The project Discount Quality for Responsible Data Science: Human-in-the-Loop for Quality Data, coordinated by Prof. Barbara Pernici from the Department of Electronics, Information and Bioengineering – Politecnico di Milano and carried out in collaboration with the University of Modena and Reggio Emilia, the University of Milano-Bicocca and the University of Rome "La Sapienza," officially kicked off on November 29, 2023.
The project, funded by PRIN, has been designed in a scenario characterized by several attempts to build data 'spaces' or 'ecosystems' which support the publication and reuse of scientific data for feeding pipelines, i.e. the processes that data scientists specify and execute to prepare, transform, enrich and analyse data. However, assessing and controlling the quality of data and results can be very expansive in terms of computational resources and human costs, since completely automated pipelines present significant weaknesses in monitoring the data life cycle and often make it very difficult to control the results in terms of quality, uncertainty and explainability.

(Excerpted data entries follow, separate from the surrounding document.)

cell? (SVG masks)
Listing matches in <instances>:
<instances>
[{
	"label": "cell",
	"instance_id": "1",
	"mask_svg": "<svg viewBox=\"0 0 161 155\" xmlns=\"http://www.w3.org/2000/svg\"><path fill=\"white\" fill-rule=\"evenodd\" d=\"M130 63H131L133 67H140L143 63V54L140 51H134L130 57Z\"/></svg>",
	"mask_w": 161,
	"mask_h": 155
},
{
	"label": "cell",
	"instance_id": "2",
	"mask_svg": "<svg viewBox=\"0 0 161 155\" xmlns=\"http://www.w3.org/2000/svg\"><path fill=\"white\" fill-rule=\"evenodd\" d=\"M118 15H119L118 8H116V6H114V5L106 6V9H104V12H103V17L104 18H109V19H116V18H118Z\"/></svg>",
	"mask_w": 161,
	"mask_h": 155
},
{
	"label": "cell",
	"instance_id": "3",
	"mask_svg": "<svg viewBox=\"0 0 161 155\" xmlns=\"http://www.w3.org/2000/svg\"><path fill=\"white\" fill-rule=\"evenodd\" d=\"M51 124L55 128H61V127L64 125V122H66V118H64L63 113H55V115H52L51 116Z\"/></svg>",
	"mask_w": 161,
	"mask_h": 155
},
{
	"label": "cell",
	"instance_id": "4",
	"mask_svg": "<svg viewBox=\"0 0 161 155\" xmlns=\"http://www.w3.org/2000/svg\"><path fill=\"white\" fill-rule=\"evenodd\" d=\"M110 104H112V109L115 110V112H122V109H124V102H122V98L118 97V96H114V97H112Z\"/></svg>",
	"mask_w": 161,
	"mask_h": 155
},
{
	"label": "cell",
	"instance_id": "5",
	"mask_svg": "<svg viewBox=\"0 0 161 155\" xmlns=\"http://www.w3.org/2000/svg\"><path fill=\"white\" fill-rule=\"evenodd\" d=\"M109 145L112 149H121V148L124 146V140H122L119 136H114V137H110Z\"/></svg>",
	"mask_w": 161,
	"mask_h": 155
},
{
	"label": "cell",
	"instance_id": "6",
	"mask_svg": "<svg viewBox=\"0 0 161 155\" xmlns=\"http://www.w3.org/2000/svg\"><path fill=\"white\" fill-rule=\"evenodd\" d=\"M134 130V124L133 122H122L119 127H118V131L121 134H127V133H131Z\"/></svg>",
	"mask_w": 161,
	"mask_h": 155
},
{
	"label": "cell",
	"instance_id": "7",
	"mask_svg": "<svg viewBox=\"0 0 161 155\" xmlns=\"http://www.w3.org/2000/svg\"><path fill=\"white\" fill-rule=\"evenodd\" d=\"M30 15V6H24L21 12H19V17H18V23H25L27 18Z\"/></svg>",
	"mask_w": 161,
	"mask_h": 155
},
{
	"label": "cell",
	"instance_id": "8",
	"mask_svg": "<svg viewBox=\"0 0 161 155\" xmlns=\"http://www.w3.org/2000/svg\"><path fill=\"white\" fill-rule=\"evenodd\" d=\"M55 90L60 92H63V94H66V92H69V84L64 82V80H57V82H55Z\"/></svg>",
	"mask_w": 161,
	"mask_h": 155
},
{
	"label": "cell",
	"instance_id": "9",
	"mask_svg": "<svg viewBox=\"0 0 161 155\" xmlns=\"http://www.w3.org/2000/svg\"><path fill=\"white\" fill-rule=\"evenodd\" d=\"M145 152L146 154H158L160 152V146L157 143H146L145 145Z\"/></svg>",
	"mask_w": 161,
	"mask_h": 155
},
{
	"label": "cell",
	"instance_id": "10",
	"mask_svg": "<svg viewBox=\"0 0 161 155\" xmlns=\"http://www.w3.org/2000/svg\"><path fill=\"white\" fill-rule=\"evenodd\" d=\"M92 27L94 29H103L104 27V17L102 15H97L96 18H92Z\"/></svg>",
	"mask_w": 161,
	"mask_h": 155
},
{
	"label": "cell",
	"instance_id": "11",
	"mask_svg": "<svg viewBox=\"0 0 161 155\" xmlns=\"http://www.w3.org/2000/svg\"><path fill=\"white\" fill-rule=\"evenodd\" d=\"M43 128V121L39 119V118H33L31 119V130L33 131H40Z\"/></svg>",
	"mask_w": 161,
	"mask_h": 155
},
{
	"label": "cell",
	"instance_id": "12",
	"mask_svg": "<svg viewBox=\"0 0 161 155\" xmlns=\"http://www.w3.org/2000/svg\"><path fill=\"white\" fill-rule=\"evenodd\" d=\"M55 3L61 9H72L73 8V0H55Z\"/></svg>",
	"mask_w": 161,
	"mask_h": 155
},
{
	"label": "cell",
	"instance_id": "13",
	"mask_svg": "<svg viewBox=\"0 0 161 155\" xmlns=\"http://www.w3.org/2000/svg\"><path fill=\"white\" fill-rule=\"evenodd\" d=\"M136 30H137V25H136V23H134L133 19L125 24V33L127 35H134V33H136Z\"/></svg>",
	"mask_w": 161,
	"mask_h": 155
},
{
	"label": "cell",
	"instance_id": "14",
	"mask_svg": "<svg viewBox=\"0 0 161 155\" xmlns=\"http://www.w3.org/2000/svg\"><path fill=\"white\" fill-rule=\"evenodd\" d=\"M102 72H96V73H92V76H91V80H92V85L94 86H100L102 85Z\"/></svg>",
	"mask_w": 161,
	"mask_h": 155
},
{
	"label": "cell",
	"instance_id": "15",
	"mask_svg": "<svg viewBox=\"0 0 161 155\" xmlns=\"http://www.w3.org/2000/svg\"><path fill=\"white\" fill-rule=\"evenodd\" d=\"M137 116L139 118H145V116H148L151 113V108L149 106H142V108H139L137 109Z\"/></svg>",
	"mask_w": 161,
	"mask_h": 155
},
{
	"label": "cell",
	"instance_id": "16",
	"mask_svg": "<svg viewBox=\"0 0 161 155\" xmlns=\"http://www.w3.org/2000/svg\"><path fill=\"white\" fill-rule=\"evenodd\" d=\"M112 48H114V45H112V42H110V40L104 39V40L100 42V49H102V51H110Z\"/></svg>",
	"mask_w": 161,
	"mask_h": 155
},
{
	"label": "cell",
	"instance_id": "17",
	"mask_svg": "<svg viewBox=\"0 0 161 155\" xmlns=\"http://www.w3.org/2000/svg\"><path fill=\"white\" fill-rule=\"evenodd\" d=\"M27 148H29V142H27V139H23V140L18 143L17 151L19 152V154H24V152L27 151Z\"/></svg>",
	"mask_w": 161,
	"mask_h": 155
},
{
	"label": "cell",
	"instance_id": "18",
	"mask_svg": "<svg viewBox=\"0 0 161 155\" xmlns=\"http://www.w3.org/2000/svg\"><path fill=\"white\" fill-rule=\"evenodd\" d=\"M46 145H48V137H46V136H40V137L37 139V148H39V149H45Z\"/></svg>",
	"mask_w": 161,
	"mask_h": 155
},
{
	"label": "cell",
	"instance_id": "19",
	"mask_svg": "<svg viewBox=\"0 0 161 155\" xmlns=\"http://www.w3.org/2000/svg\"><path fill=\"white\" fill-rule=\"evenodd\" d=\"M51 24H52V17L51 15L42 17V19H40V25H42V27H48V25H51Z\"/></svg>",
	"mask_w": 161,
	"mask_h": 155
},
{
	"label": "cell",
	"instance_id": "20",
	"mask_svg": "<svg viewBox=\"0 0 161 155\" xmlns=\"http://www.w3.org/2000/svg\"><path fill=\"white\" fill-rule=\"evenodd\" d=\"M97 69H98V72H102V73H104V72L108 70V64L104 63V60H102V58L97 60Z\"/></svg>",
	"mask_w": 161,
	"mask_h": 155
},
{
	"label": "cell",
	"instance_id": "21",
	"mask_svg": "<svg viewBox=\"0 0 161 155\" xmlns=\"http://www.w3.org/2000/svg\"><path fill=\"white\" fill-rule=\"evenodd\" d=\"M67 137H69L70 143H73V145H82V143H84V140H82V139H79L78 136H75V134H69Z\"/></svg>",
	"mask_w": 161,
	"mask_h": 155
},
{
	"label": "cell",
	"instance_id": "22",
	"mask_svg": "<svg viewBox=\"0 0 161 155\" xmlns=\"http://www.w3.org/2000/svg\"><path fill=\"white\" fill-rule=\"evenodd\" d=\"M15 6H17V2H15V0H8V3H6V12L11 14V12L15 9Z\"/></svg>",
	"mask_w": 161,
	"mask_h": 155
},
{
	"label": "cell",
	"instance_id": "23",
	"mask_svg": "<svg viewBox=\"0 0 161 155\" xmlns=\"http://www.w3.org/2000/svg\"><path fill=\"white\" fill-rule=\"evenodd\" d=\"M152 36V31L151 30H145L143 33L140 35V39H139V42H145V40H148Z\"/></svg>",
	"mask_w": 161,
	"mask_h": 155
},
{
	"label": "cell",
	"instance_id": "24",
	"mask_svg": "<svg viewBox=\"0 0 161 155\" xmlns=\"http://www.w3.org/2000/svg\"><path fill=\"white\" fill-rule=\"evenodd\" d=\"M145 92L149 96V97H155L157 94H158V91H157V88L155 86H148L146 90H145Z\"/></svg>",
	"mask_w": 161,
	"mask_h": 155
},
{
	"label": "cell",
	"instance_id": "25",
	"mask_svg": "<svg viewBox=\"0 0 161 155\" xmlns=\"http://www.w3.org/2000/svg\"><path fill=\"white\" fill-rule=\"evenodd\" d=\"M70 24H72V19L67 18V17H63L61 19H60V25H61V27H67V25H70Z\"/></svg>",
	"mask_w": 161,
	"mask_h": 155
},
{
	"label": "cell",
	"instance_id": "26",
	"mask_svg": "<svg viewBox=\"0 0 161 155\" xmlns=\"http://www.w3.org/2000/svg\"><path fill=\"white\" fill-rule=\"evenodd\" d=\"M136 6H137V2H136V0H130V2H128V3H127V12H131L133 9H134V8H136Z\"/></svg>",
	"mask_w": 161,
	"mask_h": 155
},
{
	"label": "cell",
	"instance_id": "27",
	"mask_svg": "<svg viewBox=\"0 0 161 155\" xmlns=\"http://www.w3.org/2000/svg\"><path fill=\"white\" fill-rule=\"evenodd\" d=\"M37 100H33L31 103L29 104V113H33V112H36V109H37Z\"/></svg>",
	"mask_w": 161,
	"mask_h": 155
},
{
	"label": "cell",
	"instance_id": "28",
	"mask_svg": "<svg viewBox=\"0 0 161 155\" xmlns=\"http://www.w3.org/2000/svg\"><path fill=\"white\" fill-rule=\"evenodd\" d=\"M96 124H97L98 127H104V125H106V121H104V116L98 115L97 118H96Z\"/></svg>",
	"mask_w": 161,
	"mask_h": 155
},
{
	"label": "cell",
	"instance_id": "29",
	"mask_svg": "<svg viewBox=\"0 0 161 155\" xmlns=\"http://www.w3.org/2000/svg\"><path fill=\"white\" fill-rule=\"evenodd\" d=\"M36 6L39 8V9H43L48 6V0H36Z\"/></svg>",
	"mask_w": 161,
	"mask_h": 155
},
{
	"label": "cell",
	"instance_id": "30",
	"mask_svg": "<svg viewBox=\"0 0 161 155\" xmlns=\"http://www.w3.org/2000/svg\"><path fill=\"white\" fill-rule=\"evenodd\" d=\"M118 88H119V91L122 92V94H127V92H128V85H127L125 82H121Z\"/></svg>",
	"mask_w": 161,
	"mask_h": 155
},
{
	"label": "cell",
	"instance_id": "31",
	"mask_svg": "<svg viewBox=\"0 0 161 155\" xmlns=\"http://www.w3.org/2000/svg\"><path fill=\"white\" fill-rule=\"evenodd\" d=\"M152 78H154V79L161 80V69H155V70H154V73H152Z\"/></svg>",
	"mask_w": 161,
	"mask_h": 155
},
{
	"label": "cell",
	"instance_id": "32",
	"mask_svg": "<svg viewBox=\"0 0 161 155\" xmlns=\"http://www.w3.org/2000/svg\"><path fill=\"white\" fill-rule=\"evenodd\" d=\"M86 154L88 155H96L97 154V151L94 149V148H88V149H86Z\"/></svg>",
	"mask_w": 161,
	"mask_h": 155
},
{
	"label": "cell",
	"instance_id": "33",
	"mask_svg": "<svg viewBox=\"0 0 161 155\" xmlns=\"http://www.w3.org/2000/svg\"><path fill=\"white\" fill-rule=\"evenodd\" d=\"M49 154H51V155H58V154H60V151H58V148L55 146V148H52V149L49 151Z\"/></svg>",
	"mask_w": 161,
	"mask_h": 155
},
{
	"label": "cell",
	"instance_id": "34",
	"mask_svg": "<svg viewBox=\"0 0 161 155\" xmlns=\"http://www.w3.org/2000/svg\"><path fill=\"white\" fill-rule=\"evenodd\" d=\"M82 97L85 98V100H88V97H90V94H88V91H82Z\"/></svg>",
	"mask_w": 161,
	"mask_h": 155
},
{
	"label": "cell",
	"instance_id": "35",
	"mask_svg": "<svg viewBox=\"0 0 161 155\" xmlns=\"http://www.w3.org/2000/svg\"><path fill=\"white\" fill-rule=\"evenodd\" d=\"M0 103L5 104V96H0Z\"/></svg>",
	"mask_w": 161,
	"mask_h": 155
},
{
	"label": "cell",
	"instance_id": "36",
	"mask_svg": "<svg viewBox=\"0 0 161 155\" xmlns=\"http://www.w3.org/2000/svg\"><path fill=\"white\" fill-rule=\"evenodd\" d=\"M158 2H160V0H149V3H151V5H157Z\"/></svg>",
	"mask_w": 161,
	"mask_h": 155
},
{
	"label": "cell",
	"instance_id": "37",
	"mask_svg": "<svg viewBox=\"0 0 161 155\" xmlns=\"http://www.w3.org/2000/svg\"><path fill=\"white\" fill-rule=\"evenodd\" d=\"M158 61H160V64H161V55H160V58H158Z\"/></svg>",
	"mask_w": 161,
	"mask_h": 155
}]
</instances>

That’s why the project intends to exploit a Human-In-The-Loop approach – i.e. an approach involving human intervention in the most delicate phases of the data transformation process – to increase the overall sustainability of the pipeline, both from a computational point of view and in terms of human effort. In particular, the project focuses on data preparation, which normally takes up to 80% of the overall time needed to complete the process, balancing the need for high quality data and the need to reduce the work involved in preparing them.